Purpose of this pull request

Remove the useless parameter support_upsert_by_insert_only from JDBC sink connector.

Reasons for removal:

  1. No actual functionality: This parameter does not implement the "insert-only" semantics (such as INSERT IGNORE or ON CONFLICT DO NOTHING). It simply changes the upsert executor to a plain INSERT executor, which causes
    primary key conflicts when the record already exists.
  2. Redundant complexity:
    - When primary_keys is not configured: The system uses simple INSERT directly; this parameter is not needed.
    - When primary_keys is configured: The upsert mode handles CDC operations (INSERT/UPDATE/DELETE). Setting support_upsert_by_insert_only=true causes UPDATE_AFTER operations to execute INSERT, leading to primary key violation errors.
  3. No documentation: The parameter is not documented in JdbcSink docs (only referenced in RedshiftSink as an inherited option without explanation).

The correct way to achieve "insert-only without update" behavior is to disable upsert mode, not to use this parameter.

@chl-wxp chl-wxp marked this pull request as ready for review May 18, 2026 03:52
@nzw921rx
Copy link
Copy Markdown
Collaborator

@chl-wxp Hello, may I ask why this parameter is being cleared? It seems to be an entry that only wants to insert and not update?

@chl-wxp
Copy link
Copy Markdown
Member Author

chl-wxp commented May 18, 2026

@chl-wxp Hello, may I ask why this parameter is being cleared? It seems to be an entry that only wants to insert and not update?

Thank you for your review. When I reviewed the code, I found that the final behavior controlled by the parameter support_upsert_by_insert_only is to insert data using insert syntax. When we want to achieve this goal, we only need to set the parameter enable_upsert to false. Another very important point is that there is no introduction to the support_upsert_by_insert_only parameter in earlier versions.

@nzw921rx
Copy link
Copy Markdown
Collaborator

@chl-wxp Hello, may I ask why this parameter is being cleared? It seems to be an entry that only wants to insert and not update?

Thank you for your review. When I reviewed the code, I found that the final behavior controlled by the parameter support_upsert_by_insert_only is to insert data using insert syntax. When we want to achieve this goal, we only need to set the parameter enable_upsert to false. Another very important point is that there is no introduction to the support_upsert_by_insert_only parameter in earlier versions.

@chl-wxp Thank you for your clarification. I still have the following concerns

  • When enable_upsert = false, the semantics and behavior of createInsertOrUpdateExecutor differ from those of createInsertOnlyExecutor.

  • There has been a continued compatibility impact for users of this parameter.

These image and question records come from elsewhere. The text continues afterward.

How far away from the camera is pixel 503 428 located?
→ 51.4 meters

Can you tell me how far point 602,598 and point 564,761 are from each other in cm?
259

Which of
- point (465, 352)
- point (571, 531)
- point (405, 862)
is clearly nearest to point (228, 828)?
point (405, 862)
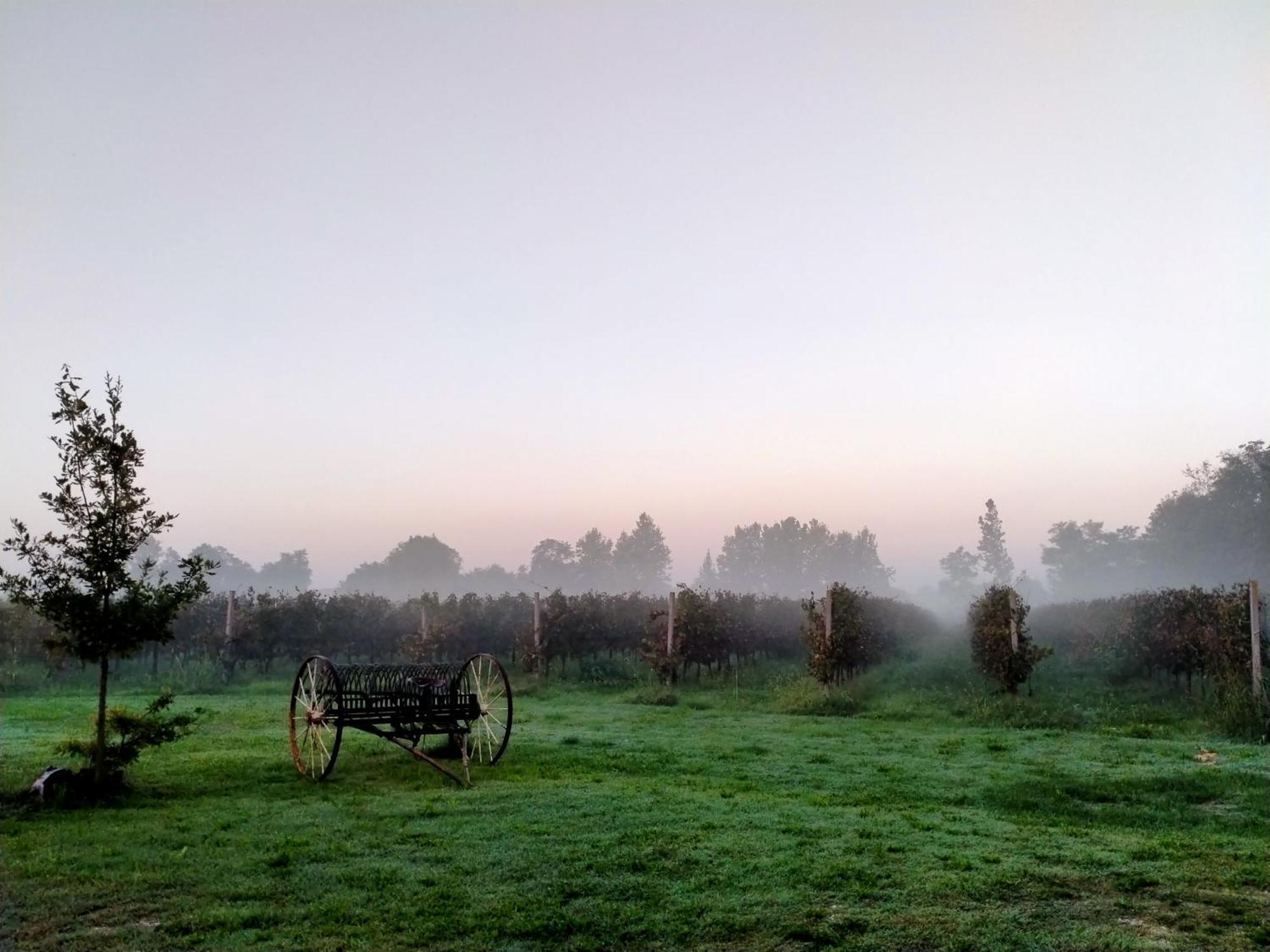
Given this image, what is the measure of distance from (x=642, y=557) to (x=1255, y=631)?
10244 cm

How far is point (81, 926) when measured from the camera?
5.52m

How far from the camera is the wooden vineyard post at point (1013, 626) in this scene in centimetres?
1828

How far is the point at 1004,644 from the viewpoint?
18656mm

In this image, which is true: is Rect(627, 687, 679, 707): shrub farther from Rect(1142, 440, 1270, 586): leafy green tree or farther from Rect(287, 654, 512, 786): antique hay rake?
Rect(1142, 440, 1270, 586): leafy green tree

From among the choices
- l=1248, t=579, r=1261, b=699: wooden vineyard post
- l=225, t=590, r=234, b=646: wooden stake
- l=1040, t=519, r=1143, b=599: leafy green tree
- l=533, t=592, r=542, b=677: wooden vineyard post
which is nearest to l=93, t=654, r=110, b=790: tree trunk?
l=533, t=592, r=542, b=677: wooden vineyard post

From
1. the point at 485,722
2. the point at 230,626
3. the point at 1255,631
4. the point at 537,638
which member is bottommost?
the point at 485,722

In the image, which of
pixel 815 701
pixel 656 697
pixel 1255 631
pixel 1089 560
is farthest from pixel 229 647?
pixel 1089 560

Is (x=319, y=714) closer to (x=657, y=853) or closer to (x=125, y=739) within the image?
(x=125, y=739)

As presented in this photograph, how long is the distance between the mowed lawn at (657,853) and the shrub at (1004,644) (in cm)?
582

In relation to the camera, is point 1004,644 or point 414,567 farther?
point 414,567

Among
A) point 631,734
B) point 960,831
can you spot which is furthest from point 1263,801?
point 631,734

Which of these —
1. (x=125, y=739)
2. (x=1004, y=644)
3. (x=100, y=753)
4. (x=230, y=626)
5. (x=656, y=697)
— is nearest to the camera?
(x=100, y=753)

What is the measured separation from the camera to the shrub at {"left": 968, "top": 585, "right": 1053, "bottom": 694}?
18.2 metres

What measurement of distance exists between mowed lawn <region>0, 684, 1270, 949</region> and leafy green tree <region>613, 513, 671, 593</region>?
104 meters
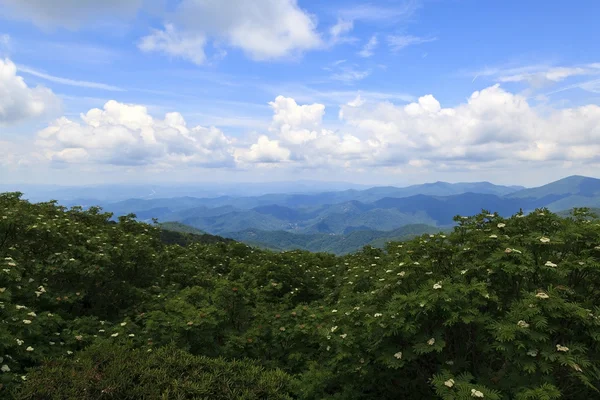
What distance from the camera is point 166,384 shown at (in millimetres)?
6051

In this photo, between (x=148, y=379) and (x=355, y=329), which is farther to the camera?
(x=355, y=329)

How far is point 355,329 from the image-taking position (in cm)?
831

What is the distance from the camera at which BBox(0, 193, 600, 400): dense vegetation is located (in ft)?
18.8

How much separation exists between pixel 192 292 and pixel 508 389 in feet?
32.5

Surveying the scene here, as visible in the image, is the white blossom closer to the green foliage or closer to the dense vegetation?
the dense vegetation

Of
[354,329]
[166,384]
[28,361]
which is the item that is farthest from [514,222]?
[28,361]

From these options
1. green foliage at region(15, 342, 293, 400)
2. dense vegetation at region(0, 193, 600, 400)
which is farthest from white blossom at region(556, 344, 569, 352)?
green foliage at region(15, 342, 293, 400)

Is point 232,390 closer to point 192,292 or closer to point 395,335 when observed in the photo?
point 395,335

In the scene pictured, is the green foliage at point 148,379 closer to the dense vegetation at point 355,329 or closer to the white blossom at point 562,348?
the dense vegetation at point 355,329

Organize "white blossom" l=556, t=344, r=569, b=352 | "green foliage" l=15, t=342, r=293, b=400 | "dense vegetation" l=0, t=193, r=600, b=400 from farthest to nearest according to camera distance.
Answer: "green foliage" l=15, t=342, r=293, b=400
"dense vegetation" l=0, t=193, r=600, b=400
"white blossom" l=556, t=344, r=569, b=352

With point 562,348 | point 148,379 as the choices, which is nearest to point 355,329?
point 562,348

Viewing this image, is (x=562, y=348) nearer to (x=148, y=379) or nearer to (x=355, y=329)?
(x=355, y=329)

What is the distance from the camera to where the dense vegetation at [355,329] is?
18.8ft

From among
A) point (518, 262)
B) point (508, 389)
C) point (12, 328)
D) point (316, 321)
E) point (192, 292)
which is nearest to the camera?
point (508, 389)
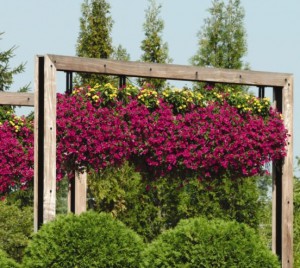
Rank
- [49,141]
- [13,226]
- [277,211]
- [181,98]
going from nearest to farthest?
[49,141] < [181,98] < [277,211] < [13,226]

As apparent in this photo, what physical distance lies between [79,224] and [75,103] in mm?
2502

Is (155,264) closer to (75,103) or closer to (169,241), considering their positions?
(169,241)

Since the support_upsert-by_insert_only parameter was not available in early versions, we cannot rule out the possibility that some users depended on it. This may lead to unexpected behavior for these users after upgrading.

private static JdbcBatchStatementExecutor<SeaTunnelRow> createUpsertExecutor(
            JdbcDialect dialect,
            String database,
            String table,
            TableSchema tableSchema,
            TableSchema databaseTableSchema,
            String[] pkNames,
            TableSchema pkTableSchema,
            Function<SeaTunnelRow, SeaTunnelRow> keyExtractor,
            boolean enableUpsert,
            boolean isPrimaryKeyUpdated,
            boolean supportUpsertByInsertOnly) {
        if (supportUpsertByInsertOnly) {
            return createInsertOnlyExecutor(
                    dialect, database, table, tableSchema, databaseTableSchema);
        }
        if (enableUpsert) {
            Optional<String> upsertSQL =
                    dialect.getUpsertStatementByTableSchema(database, table, tableSchema, pkNames);
            if (upsertSQL.isPresent()) {
                return createSimpleExecutor(
                        upsertSQL.get(),
                        tableSchema,
                        databaseTableSchema,
                        dialect.getRowConverter());
            }
            return createInsertOrUpdateByQueryExecutor(
                    dialect,
                    database,
                    table,
                    tableSchema,
                    databaseTableSchema,
                    pkNames,
                    pkTableSchema,
                    keyExtractor,
                    isPrimaryKeyUpdated);
        }
        return createInsertOrUpdateExecutor(
                dialect,
                database,
                table,
                tableSchema,
                databaseTableSchema,
                pkNames,
                isPrimaryKeyUpdated);
    }

Copy link
Copy Markdown
Contributor

@DanielLeens DanielLeens left a comment

Choose a reason for hiding this comment

The reason will be displayed to describe this comment to others. Learn more.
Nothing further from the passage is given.